The one favorable development is the fact that although capital is still very unequally distributed, there was a substantial increase in the number of capital owners since 1914, with 7,750,000 people owning between £100 and £1,000 in 1947 and 2 and one-half million between £1,000 and £5,000. A levelling-up process has ben going on over many decades, but at a slow rate which was not accentuated by the Labor government. Income, never so unequally distributed as property, has tended to level out and to be more evenly distributed at a much faster rate than has property. This has created a paradoxical situation which has yet to be resolved, and which is often ignored by those who make much of the “silent and bloodless revolution” which has unquestionably taken place so far as personal incomes are concerned. Formerly, gross inequality in property ownership went hand-in-hand with an almost equally gross inequality in the receipt of incomes. This was once accepted as a part of the British way of life and the country’s social ethos. But just as the hereditary monarchy of Great Britain lost its most important support when the House of Lords ceased to exist on a purely hereditary basis, so did gross inequality in property holdings lose its principal support as a result of the striking development toward equalization of private incomes. Personal wealth and capital holdings stand exposed today, morally and socially without serious defenses if a determined attack should be made upon them. [14]
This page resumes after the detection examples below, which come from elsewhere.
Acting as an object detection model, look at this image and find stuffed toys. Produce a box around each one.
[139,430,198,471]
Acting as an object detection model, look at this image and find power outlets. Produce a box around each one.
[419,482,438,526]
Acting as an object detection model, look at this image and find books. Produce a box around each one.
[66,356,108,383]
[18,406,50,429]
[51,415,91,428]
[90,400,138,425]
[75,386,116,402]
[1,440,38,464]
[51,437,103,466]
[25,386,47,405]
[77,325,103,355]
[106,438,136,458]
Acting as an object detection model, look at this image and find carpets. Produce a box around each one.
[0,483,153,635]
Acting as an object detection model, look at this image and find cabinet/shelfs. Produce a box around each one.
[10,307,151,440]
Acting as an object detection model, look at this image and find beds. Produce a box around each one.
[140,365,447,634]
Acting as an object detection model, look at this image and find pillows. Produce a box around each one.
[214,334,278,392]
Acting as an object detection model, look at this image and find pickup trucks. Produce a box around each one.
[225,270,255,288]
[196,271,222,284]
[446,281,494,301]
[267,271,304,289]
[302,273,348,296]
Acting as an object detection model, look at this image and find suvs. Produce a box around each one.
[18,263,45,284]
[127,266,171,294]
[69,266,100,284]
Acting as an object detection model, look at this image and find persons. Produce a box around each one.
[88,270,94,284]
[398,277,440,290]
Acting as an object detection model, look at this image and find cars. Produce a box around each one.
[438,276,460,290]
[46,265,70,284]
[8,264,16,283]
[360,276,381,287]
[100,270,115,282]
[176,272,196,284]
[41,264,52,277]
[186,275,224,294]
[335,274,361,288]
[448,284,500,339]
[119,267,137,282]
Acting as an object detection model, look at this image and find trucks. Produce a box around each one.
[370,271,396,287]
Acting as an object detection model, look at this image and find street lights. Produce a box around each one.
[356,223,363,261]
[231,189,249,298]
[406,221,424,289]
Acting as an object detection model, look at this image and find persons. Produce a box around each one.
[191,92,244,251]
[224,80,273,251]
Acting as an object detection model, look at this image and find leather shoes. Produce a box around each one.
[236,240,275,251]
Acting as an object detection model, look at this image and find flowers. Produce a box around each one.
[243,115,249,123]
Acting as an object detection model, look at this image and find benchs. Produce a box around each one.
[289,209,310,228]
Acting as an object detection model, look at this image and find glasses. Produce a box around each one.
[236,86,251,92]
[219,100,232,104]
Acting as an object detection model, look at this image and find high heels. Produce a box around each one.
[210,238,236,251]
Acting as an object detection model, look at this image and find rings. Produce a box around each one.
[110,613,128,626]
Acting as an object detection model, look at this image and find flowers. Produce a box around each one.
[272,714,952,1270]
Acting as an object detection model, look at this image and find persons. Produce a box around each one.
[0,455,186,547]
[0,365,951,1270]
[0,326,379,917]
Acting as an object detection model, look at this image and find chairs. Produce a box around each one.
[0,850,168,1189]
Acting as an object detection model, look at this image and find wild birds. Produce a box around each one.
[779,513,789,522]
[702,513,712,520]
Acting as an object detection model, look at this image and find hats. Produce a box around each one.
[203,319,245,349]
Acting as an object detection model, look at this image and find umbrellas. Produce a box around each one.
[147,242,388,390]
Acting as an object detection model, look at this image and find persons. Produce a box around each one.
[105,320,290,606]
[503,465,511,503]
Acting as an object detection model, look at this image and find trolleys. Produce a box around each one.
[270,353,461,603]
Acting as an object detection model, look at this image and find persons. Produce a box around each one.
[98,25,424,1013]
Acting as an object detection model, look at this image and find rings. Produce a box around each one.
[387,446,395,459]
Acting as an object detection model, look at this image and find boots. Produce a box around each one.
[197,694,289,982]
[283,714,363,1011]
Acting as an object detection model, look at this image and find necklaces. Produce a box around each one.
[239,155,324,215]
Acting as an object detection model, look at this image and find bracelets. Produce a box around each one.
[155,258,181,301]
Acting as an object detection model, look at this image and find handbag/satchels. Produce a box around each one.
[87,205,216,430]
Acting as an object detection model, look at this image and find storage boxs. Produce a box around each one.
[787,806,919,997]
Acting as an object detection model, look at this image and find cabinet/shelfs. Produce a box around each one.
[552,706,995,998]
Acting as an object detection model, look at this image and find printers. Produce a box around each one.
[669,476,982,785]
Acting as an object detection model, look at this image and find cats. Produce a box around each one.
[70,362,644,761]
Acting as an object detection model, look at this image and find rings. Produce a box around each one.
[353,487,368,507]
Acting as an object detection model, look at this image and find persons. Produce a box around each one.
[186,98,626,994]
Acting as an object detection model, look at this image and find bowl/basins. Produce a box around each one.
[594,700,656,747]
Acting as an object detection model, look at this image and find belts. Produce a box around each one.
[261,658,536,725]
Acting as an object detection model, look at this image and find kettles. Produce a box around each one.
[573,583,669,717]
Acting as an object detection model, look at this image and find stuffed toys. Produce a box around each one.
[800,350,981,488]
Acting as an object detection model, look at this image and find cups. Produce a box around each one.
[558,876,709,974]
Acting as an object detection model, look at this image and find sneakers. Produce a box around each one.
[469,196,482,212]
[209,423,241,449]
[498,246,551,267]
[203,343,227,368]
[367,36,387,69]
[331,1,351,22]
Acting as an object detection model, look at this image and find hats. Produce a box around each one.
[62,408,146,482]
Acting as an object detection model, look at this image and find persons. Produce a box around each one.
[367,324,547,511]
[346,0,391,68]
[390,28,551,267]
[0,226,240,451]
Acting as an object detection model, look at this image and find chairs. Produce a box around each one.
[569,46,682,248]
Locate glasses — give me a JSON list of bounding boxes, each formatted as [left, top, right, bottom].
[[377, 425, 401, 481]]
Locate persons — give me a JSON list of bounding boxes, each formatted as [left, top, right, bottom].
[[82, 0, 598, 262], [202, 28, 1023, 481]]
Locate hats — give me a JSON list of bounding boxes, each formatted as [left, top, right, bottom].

This anomalous situation was not touched upon by the Labor government which centered its efforts around the matter of personal income and taxation policy. Another paradoxical situation exists in the field of property ownership which, at some eventual date, will present a problem whose solution raises fundamental principles. We refer to the fact that while the public sector of ownership has expanded to an enormous extent, as a result of the nationalizations, from a juridical and technical point of view this public or statified property is mortgaged to private individuals because of the compensation policy of the government which took the form of interest-bearing state bonds. Strictly speaking, it would be possible to deduce from this situation that the state property represented by the nationalized sector of the economy is “owned” by private persons, but this is a legal fiction without social import, and the really important question involved in this relationship is that of annual interest payments of a considerable sum to the holders of these obligations.
 

On returning to the original three elements which determine the distribution of national income, according to M. Sellier, it is necessary to add certain details to those previously cited before attempting to draw up a balance of the whole picture. The progressive redistribution of the national income began forty years ago, and was carried out in turn by conservative, liberal and, finally, Labor governments. Its principal weapon has been that of the income tax, and the rate of tax imposed upon income has mounted steadily until it reached its height under the Labor government. J-H. Huizinga, in his studies in Le Monde, cites some of the more sensational aspects of this policy: five-sixths of the population, with an annual income of less than £500 now possesses a purchasing power of 25 per cent above that of prewar; the other one-sixth of the population has seen its living standard drop by 30 per cent; a rentier, with an income varying between £1,500 and £1,900 between 1938 and 1949 has seen his real income reduced by 53 per cent by comparison with the pre-war period; a millionaire with an annual income of £100,000 in 1913 (£91,700 after taxation), saw this reduced to £23,000 in 1928, £2,459 in 1945 and £2,097 in 1950. Innumerable other examples of this kind could be cited, but their significance is more sensational than anything else since they do not indicate the situation with respect to the mass of the population, nor that of the distribution of income among the different social groups.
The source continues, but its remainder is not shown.